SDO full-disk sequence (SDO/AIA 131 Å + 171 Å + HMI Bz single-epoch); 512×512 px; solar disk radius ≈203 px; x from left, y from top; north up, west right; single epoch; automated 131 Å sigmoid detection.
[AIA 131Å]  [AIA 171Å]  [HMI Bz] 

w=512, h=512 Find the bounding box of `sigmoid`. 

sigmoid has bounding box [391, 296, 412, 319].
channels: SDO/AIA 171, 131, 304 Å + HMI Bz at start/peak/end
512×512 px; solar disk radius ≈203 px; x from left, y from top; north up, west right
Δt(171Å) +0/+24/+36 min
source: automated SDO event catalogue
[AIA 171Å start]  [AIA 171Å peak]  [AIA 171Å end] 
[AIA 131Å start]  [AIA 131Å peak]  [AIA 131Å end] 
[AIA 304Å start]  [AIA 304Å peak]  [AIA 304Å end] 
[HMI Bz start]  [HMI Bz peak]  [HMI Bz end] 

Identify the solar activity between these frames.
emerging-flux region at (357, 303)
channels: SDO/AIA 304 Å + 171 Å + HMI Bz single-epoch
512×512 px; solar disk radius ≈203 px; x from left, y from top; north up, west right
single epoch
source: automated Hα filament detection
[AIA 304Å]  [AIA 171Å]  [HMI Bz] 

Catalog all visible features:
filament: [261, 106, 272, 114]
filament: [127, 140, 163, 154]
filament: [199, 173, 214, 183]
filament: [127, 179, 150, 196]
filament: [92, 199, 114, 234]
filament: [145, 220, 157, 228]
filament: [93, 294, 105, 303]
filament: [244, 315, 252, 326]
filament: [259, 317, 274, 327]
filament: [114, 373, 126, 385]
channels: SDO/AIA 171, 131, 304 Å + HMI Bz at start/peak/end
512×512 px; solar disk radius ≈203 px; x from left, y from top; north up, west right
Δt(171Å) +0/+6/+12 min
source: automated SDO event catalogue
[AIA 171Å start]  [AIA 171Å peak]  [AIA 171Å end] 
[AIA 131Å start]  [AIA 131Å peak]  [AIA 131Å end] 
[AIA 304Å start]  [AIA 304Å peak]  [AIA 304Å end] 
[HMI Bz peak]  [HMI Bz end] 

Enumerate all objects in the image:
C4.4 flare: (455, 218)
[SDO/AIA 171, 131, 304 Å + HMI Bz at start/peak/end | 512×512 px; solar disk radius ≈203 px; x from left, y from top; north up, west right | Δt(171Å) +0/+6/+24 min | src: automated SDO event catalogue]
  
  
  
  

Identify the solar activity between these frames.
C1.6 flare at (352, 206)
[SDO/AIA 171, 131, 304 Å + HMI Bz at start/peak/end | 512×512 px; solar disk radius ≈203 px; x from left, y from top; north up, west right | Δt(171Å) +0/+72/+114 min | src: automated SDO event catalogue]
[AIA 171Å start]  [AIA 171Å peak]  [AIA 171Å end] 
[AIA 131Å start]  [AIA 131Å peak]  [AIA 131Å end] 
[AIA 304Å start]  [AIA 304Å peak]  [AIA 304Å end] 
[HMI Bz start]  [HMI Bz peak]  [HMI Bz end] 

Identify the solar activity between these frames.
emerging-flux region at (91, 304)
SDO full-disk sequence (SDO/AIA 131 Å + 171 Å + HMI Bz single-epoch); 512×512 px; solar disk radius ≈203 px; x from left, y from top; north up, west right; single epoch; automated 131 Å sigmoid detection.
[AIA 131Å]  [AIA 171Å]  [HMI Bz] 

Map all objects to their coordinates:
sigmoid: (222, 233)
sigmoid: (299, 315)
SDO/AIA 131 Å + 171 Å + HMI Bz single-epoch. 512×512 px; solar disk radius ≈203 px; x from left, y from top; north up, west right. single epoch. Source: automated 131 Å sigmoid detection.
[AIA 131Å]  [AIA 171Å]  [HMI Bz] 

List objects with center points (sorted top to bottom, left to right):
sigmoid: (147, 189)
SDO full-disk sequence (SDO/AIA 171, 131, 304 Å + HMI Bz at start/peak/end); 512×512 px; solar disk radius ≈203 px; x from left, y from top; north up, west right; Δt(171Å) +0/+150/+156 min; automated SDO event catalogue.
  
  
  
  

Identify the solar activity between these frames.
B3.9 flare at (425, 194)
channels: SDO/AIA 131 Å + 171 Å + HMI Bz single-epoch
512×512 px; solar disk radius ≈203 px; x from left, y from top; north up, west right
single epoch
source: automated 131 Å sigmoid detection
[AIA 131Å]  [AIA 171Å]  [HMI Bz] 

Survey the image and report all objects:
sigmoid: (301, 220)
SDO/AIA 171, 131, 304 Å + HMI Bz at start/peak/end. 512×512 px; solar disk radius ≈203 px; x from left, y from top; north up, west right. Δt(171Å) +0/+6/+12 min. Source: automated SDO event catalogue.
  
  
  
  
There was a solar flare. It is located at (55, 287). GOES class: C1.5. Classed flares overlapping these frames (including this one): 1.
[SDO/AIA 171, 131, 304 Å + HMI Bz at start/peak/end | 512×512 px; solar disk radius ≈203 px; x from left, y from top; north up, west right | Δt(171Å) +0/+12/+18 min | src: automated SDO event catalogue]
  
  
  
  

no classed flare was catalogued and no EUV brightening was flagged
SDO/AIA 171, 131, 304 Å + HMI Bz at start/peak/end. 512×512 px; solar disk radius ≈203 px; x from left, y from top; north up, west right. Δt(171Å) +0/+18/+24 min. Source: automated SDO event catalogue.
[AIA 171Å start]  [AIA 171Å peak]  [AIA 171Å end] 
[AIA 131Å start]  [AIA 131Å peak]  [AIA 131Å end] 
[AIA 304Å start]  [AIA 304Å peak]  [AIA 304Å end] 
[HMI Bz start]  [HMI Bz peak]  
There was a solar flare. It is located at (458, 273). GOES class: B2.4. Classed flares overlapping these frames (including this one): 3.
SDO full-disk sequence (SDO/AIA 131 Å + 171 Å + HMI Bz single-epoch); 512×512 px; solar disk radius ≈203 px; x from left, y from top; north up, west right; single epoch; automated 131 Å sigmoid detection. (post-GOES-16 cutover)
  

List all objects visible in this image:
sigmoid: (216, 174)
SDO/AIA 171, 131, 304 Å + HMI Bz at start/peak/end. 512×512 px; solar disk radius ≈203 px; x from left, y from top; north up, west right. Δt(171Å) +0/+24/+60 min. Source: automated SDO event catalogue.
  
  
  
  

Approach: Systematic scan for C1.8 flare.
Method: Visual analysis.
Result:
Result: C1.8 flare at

........

Copy out the lines unchanged, beginning at the line that contains "Δt(171Å) +0/+6/+24 min" and stopping after the line that contains "C1.6 flare at (352, 206)".

* [Answer to the problem]:
[SDO/AIA 171, 131, 304 Å + HMI Bz at start/peak/end | 512×512 px; solar disk radius ≈203 px; x from left, y from top; north up, west right | Δt(171Å) +0/+6/+24 min | src: automated SDO event catalogue]
  
  
  
  

Identify the solar activity between these frames.
C1.6 flare at (352, 206)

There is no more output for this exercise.